╭─ GEGEVEN TEKST

Bij de behandeling van zedendelinquenten roept niets zulke onprettige beelden op als chirurgische castratie, waarbij beide testes worden verwijderd. Deze operatieve ingreep doet primitief of zelfs ‘barbaars’ aan in vergelijking met moderne chemische therapieën. Toch kent Nederland een lange en vrij recente periode waarin deze ingreep regelmatig werd toegepast.
Samenvatting
Vanaf de jaren 20 van de vorige eeuw werd chirurgische castratie in Nederland steeds meer geaccepteerd als ‘behandeling’ voor zedendelinquenten. Hoewel deze therapie doorgaans werd gezien als laatste ‘redmiddel’ (ultimum remedium), liep het aantal castraties in de daaropvolgende decennia toch in de honderden. Gegeven de toepassing bij zedendelinquenten was castratie een ingreep die plaatsvond binnen een spanningsveld van medische én maatschappelijke overtuigingen. Zo werd ze geregeld toegepast bij homoseksuele ontuchtplegers die binnen het kader van terbeschikkingstelling van de regering waren opgesloten. Door verschuivende maatschappelijke en medische opvattingen kwam er eind van de jaren 60 een einde aan de castratiepraktijk.

╰─
╭─ DE GEGEVENS

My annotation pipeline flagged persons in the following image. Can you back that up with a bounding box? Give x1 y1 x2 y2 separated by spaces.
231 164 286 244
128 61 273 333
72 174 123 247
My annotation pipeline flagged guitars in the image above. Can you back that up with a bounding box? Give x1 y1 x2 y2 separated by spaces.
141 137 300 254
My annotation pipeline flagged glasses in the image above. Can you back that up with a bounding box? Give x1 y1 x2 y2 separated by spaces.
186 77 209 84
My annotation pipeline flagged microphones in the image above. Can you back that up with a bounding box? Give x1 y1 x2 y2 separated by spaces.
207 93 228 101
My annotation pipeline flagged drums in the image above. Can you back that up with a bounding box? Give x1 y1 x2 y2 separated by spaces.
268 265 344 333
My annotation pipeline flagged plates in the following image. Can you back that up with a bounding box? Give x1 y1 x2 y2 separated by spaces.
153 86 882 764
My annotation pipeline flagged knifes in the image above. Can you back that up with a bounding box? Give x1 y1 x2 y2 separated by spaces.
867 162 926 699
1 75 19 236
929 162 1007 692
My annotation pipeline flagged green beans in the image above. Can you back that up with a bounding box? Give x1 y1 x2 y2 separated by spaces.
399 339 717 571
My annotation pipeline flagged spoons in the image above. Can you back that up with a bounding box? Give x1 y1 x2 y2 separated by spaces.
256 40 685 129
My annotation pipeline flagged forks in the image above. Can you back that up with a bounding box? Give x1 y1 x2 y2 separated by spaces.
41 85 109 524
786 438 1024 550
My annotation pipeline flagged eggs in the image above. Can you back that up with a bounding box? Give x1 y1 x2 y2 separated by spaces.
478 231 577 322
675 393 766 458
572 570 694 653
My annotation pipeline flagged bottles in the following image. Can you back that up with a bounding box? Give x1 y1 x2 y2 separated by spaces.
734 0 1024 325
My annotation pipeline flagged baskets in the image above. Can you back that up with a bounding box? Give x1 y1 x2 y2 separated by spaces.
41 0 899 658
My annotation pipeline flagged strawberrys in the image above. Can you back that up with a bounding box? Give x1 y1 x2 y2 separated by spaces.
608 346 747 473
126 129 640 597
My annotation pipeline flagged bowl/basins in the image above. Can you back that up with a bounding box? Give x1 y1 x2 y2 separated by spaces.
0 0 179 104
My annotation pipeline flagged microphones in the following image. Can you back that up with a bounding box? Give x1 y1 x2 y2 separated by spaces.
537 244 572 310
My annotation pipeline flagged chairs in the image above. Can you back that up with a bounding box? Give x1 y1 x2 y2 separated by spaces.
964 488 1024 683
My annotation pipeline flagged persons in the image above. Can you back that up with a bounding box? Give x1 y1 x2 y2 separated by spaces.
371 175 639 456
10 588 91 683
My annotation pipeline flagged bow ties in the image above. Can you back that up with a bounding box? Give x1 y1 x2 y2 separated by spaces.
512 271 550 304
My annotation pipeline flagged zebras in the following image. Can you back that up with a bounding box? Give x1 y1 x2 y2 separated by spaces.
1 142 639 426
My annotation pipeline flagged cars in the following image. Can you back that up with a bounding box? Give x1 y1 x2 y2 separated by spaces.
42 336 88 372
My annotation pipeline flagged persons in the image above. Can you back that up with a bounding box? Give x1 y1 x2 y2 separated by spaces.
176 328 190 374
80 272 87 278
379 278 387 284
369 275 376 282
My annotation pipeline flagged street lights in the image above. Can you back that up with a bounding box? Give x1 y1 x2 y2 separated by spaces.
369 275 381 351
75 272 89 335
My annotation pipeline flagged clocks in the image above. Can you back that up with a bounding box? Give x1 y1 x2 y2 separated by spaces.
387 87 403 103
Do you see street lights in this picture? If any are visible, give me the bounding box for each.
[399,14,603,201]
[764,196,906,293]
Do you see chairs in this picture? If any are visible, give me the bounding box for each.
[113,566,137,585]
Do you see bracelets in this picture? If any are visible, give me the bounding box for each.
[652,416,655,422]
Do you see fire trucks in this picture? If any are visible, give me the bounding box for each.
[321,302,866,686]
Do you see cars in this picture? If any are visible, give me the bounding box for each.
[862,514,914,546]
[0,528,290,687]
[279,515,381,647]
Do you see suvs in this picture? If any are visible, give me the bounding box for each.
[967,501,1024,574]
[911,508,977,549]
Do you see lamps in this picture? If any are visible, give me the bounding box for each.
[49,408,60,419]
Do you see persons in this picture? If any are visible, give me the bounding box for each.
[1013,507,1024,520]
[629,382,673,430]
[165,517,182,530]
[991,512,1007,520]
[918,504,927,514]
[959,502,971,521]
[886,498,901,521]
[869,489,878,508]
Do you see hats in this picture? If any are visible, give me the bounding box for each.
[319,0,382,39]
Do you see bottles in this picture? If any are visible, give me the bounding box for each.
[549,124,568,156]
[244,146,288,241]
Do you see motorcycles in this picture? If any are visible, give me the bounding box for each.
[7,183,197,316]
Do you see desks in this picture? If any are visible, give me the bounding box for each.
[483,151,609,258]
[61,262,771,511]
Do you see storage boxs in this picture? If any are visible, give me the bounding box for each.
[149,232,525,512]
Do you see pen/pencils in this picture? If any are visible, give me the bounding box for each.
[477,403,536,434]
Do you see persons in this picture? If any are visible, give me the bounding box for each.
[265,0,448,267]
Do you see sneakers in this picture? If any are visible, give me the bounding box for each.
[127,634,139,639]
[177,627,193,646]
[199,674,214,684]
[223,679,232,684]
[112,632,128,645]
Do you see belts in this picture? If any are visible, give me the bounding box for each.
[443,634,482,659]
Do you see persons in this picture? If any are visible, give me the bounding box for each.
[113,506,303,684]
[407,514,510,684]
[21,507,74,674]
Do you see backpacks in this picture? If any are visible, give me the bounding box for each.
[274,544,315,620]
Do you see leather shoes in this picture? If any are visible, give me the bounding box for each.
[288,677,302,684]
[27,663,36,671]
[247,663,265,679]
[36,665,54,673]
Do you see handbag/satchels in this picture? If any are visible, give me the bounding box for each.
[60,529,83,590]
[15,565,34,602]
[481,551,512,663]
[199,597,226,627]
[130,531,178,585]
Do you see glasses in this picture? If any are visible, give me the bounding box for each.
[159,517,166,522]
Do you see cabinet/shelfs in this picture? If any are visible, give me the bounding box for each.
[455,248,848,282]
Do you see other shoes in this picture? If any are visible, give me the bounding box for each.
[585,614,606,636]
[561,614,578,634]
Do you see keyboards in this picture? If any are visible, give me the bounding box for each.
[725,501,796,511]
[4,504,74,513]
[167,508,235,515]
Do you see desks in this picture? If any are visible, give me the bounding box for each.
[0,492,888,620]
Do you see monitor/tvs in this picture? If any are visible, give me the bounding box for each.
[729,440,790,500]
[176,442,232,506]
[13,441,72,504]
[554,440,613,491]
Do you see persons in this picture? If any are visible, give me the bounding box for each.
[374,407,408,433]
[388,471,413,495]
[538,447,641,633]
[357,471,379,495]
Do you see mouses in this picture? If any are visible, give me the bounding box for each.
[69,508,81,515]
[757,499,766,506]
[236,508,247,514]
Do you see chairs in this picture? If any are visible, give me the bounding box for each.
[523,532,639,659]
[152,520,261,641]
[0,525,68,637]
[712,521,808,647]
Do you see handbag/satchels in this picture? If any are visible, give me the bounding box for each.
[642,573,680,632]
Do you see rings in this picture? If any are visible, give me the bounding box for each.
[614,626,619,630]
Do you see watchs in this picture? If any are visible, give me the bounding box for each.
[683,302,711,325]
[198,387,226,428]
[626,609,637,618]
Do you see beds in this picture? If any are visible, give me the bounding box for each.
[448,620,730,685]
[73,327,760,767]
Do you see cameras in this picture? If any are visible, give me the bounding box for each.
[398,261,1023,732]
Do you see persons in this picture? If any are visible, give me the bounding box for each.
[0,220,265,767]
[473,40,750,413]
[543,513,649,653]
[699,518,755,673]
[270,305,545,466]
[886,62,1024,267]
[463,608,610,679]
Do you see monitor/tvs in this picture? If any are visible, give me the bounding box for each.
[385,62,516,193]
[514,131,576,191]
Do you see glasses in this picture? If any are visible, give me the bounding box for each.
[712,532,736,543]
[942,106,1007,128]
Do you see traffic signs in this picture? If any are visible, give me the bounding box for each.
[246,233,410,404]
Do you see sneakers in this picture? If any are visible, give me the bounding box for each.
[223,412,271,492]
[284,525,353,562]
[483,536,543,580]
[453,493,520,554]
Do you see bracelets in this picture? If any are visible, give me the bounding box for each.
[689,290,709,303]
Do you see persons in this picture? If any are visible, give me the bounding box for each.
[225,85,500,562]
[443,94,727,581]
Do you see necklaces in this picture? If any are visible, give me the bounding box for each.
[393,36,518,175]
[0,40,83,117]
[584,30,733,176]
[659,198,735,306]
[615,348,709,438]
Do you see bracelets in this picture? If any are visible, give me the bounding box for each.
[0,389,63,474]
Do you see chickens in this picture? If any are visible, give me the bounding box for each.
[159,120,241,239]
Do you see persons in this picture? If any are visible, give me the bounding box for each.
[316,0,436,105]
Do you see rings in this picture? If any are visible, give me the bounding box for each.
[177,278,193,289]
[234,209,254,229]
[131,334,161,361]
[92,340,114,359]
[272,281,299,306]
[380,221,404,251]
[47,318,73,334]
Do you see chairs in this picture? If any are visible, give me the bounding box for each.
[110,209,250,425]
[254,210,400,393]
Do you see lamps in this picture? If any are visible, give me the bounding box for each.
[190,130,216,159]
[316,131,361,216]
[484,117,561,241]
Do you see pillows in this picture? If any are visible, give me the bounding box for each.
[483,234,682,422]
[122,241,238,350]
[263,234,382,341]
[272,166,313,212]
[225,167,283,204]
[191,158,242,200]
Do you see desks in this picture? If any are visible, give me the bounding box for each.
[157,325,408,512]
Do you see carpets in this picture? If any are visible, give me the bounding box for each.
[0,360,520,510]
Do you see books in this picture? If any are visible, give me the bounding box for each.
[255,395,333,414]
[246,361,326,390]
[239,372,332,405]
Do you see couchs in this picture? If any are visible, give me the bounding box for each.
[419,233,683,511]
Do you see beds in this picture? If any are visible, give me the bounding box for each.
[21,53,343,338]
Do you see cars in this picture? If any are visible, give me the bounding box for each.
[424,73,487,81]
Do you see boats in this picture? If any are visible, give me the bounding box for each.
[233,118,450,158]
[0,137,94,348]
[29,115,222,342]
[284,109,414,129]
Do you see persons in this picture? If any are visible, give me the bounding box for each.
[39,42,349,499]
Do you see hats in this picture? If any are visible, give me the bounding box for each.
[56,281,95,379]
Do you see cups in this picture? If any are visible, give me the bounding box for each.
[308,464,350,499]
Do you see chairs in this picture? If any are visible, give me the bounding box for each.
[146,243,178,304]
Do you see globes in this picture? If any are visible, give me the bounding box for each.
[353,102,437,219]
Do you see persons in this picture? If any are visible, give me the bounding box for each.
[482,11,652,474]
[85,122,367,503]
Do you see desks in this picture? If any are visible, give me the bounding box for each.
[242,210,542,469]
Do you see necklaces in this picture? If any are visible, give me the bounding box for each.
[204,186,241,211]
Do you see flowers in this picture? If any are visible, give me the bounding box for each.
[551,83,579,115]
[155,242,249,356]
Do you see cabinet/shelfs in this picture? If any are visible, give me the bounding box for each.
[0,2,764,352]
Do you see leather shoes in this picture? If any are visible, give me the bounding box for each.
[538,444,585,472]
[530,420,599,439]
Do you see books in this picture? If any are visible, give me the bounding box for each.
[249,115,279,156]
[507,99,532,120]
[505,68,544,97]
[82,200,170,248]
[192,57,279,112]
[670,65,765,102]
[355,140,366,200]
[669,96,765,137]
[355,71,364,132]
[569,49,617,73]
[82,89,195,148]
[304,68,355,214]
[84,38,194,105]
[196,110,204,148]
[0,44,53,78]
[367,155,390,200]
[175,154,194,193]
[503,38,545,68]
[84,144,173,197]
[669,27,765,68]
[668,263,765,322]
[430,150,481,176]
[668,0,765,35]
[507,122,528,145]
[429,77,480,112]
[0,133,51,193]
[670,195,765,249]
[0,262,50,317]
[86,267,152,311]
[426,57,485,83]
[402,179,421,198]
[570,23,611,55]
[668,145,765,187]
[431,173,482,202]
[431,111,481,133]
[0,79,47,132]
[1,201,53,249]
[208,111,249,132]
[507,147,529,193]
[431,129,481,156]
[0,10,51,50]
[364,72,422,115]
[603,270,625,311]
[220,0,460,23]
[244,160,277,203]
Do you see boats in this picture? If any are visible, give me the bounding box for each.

╰─

**WAT JE DOET**
1/ Bewerk het stuk uit de tekst over castratie tussen "Bij de behandeling" en "regelmatig werd toegepast.", beide inbegrepen, en zet daarin "beide teelballen" in plaats van "beide testes".
2/ Vat de tekst over castratie samen in twee zinnen.
3/ Noem alle woorden die in de tekst over castratie tussen enkele aanhalingstekens staan.
De records staan los van de tekst.

**ANTWOORDEN**
1/
Bij de behandeling van zedendelinquenten roept niets zulke onprettige beelden op als chirurgische castratie, waarbij beide teelballen worden verwijderd. Deze operatieve ingreep doet primitief of zelfs ‘barbaars’ aan in vergelijking met moderne chemische therapieën. Toch kent Nederland een lange en vrij recente periode waarin deze ingreep regelmatig werd toegepast.

2/ Vanaf de jaren 20 van de vorige eeuw werd chirurgische castratie in Nederland steeds meer geaccepteerd als behandeling voor zedendelinquenten, en hoewel ze doorgaans als laatste redmiddel gold, liep het aantal castraties in de decennia daarna in de honderden. De ingreep werd geregeld toegepast bij homoseksuele ontuchtplegers die binnen het kader van terbeschikkingstelling waren opgesloten, maar door verschuivende maatschappelijke en medische opvattingen kwam er eind jaren 60 een einde aan de praktijk.

3/
- barbaars
- behandeling
- redmiddel